[Saved entries]
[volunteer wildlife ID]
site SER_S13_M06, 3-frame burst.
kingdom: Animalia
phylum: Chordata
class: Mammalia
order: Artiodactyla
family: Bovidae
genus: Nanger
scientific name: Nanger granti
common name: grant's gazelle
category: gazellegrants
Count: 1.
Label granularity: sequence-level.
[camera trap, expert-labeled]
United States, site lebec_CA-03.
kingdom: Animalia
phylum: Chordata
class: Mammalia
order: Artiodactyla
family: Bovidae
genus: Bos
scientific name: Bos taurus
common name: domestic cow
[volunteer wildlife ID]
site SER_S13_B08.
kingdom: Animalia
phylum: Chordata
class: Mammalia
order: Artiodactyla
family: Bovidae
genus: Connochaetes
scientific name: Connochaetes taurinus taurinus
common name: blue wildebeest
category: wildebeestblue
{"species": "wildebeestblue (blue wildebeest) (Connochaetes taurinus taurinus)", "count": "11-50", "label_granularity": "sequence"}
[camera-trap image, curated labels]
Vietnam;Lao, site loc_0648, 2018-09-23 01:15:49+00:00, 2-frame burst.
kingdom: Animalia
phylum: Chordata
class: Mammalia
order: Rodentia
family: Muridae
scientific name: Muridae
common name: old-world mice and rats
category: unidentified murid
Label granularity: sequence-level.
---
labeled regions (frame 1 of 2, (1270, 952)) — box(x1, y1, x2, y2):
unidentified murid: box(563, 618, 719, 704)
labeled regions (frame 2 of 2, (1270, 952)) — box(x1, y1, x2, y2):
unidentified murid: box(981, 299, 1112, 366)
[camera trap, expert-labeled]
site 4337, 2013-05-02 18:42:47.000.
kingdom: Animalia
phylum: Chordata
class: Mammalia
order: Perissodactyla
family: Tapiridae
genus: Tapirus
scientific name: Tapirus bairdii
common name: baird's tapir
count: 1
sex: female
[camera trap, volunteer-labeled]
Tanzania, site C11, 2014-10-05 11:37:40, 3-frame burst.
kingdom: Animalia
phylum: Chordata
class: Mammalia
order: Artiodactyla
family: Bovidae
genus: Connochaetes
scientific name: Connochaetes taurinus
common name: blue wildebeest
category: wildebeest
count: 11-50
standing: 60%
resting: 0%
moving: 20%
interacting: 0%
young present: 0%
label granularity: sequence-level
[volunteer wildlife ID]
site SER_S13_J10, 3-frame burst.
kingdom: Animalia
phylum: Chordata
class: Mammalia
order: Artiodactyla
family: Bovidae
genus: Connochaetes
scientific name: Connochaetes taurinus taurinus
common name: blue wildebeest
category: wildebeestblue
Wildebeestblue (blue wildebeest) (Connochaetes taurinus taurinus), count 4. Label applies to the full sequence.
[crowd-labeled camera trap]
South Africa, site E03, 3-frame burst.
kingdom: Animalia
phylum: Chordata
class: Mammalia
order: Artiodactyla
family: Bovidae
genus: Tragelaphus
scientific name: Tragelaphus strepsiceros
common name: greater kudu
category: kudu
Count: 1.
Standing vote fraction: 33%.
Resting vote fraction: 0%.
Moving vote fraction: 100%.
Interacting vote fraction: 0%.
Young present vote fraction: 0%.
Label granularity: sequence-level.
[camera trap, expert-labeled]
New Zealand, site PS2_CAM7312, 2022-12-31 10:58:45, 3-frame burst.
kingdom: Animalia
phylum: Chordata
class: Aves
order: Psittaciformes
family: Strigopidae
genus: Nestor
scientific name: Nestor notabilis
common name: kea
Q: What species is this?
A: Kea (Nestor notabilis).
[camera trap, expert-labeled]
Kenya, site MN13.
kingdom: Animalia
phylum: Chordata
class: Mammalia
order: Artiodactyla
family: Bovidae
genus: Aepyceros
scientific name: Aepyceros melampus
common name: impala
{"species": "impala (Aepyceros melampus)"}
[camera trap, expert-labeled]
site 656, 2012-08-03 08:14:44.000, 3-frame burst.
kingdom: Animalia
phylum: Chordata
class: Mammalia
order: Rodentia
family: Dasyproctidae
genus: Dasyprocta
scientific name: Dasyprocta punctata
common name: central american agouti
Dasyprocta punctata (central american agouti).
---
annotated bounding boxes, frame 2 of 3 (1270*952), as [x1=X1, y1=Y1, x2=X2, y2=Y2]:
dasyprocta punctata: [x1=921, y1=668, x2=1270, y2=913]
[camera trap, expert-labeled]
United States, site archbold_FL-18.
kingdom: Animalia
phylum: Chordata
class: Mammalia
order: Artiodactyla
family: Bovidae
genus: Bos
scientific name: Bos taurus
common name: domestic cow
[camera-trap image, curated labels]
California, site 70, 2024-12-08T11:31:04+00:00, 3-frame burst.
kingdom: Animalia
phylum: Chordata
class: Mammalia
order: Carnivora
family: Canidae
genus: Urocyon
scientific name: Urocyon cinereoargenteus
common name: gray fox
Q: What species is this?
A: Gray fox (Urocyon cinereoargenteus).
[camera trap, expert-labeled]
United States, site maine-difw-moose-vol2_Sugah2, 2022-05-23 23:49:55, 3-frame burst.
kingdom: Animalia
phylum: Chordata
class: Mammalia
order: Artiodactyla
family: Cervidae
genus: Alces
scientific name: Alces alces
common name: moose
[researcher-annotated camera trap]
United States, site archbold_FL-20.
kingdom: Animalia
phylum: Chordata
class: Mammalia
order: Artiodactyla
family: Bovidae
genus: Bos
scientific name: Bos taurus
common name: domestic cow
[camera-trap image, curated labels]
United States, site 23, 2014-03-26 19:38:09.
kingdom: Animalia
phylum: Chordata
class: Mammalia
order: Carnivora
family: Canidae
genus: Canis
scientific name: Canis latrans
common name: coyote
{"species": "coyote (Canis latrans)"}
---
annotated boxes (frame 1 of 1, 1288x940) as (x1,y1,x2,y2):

Exercise objective:
Retype all of the entries exactly, please.

Task answer:
[volunteer wildlife ID]
site SER_S13_M06, 3-frame burst.
kingdom: Animalia
phylum: Chordata
class: Mammalia
order: Artiodactyla
family: Bovidae
genus: Nanger
scientific name: Nanger granti
common name: grant's gazelle
category: gazellegrants
Count: 1.
Label granularity: sequence-level.
[camera trap, expert-labeled]
United States, site lebec_CA-03.
kingdom: Animalia
phylum: Chordata
class: Mammalia
order: Artiodactyla
family: Bovidae
genus: Bos
scientific name: Bos taurus
common name: domestic cow
[volunteer wildlife ID]
site SER_S13_B08.
kingdom: Animalia
phylum: Chordata
class: Mammalia
order: Artiodactyla
family: Bovidae
genus: Connochaetes
scientific name: Connochaetes taurinus taurinus
common name: blue wildebeest
category: wildebeestblue
{"species": "wildebeestblue (blue wildebeest) (Connochaetes taurinus taurinus)", "count": "11-50", "label_granularity": "sequence"}
[camera-trap image, curated labels]
Vietnam;Lao, site loc_0648, 2018-09-23 01:15:49+00:00, 2-frame burst.
kingdom: Animalia
phylum: Chordata
class: Mammalia
order: Rodentia
family: Muridae
scientific name: Muridae
common name: old-world mice and rats
category: unidentified murid
Label granularity: sequence-level.
---
labeled regions (frame 1 of 2, (1270, 952)) — box(x1, y1, x2, y2):
unidentified murid: box(563, 618, 719, 704)
labeled regions (frame 2 of 2, (1270, 952)) — box(x1, y1, x2, y2):
unidentified murid: box(981, 299, 1112, 366)
[camera trap, expert-labeled]
site 4337, 2013-05-02 18:42:47.000.
kingdom: Animalia
phylum: Chordata
class: Mammalia
order: Perissodactyla
family: Tapiridae
genus: Tapirus
scientific name: Tapirus bairdii
common name: baird's tapir
count: 1
sex: female
[camera trap, volunteer-labeled]
Tanzania, site C11, 2014-10-05 11:37:40, 3-frame burst.
kingdom: Animalia
phylum: Chordata
class: Mammalia
order: Artiodactyla
family: Bovidae
genus: Connochaetes
scientific name: Connochaetes taurinus
common name: blue wildebeest
category: wildebeest
count: 11-50
standing: 60%
resting: 0%
moving: 20%
interacting: 0%
young present: 0%
label granularity: sequence-level
[volunteer wildlife ID]
site SER_S13_J10, 3-frame burst.
kingdom: Animalia
phylum: Chordata
class: Mammalia
order: Artiodactyla
family: Bovidae
genus: Connochaetes
scientific name: Connochaetes taurinus taurinus
common name: blue wildebeest
category: wildebeestblue
Wildebeestblue (blue wildebeest) (Connochaetes taurinus taurinus), count 4. Label applies to the full sequence.
[crowd-labeled camera trap]
South Africa, site E03, 3-frame burst.
kingdom: Animalia
phylum: Chordata
class: Mammalia
order: Artiodactyla
family: Bovidae
genus: Tragelaphus
scientific name: Tragelaphus strepsiceros
common name: greater kudu
category: kudu
Count: 1.
Standing vote fraction: 33%.
Resting vote fraction: 0%.
Moving vote fraction: 100%.
Interacting vote fraction: 0%.
Young present vote fraction: 0%.
Label granularity: sequence-level.
[camera trap, expert-labeled]
New Zealand, site PS2_CAM7312, 2022-12-31 10:58:45, 3-frame burst.
kingdom: Animalia
phylum: Chordata
class: Aves
order: Psittaciformes
family: Strigopidae
genus: Nestor
scientific name: Nestor notabilis
common name: kea
Q: What species is this?
A: Kea (Nestor notabilis).
[camera trap, expert-labeled]
Kenya, site MN13.
kingdom: Animalia
phylum: Chordata
class: Mammalia
order: Artiodactyla
family: Bovidae
genus: Aepyceros
scientific name: Aepyceros melampus
common name: impala
{"species": "impala (Aepyceros melampus)"}
[camera trap, expert-labeled]
site 656, 2012-08-03 08:14:44.000, 3-frame burst.
kingdom: Animalia
phylum: Chordata
class: Mammalia
order: Rodentia
family: Dasyproctidae
genus: Dasyprocta
scientific name: Dasyprocta punctata
common name: central american agouti
Dasyprocta punctata (central american agouti).
---
annotated bounding boxes, frame 2 of 3 (1270*952), as [x1=X1, y1=Y1, x2=X2, y2=Y2]:
dasyprocta punctata: [x1=921, y1=668, x2=1270, y2=913]
[camera trap, expert-labeled]
United States, site archbold_FL-18.
kingdom: Animalia
phylum: Chordata
class: Mammalia
order: Artiodactyla
family: Bovidae
genus: Bos
scientific name: Bos taurus
common name: domestic cow
[camera-trap image, curated labels]
California, site 70, 2024-12-08T11:31:04+00:00, 3-frame burst.
kingdom: Animalia
phylum: Chordata
class: Mammalia
order: Carnivora
family: Canidae
genus: Urocyon
scientific name: Urocyon cinereoargenteus
common name: gray fox
Q: What species is this?
A: Gray fox (Urocyon cinereoargenteus).
[camera trap, expert-labeled]
United States, site maine-difw-moose-vol2_Sugah2, 2022-05-23 23:49:55, 3-frame burst.
kingdom: Animalia
phylum: Chordata
class: Mammalia
order: Artiodactyla
family: Cervidae
genus: Alces
scientific name: Alces alces
common name: moose
[researcher-annotated camera trap]
United States, site archbold_FL-20.
kingdom: Animalia
phylum: Chordata
class: Mammalia
order: Artiodactyla
family: Bovidae
genus: Bos
scientific name: Bos taurus
common name: domestic cow
[camera-trap image, curated labels]
United States, site 23, 2014-03-26 19:38:09.
kingdom: Animalia
phylum: Chordata
class: Mammalia
order: Carnivora
family: Canidae
genus: Canis
scientific name: Canis latrans
common name: coyote
{"species": "coyote (Canis latrans)"}
---
annotated boxes (frame 1 of 1, 1288x940) as (x1,y1,x2,y2):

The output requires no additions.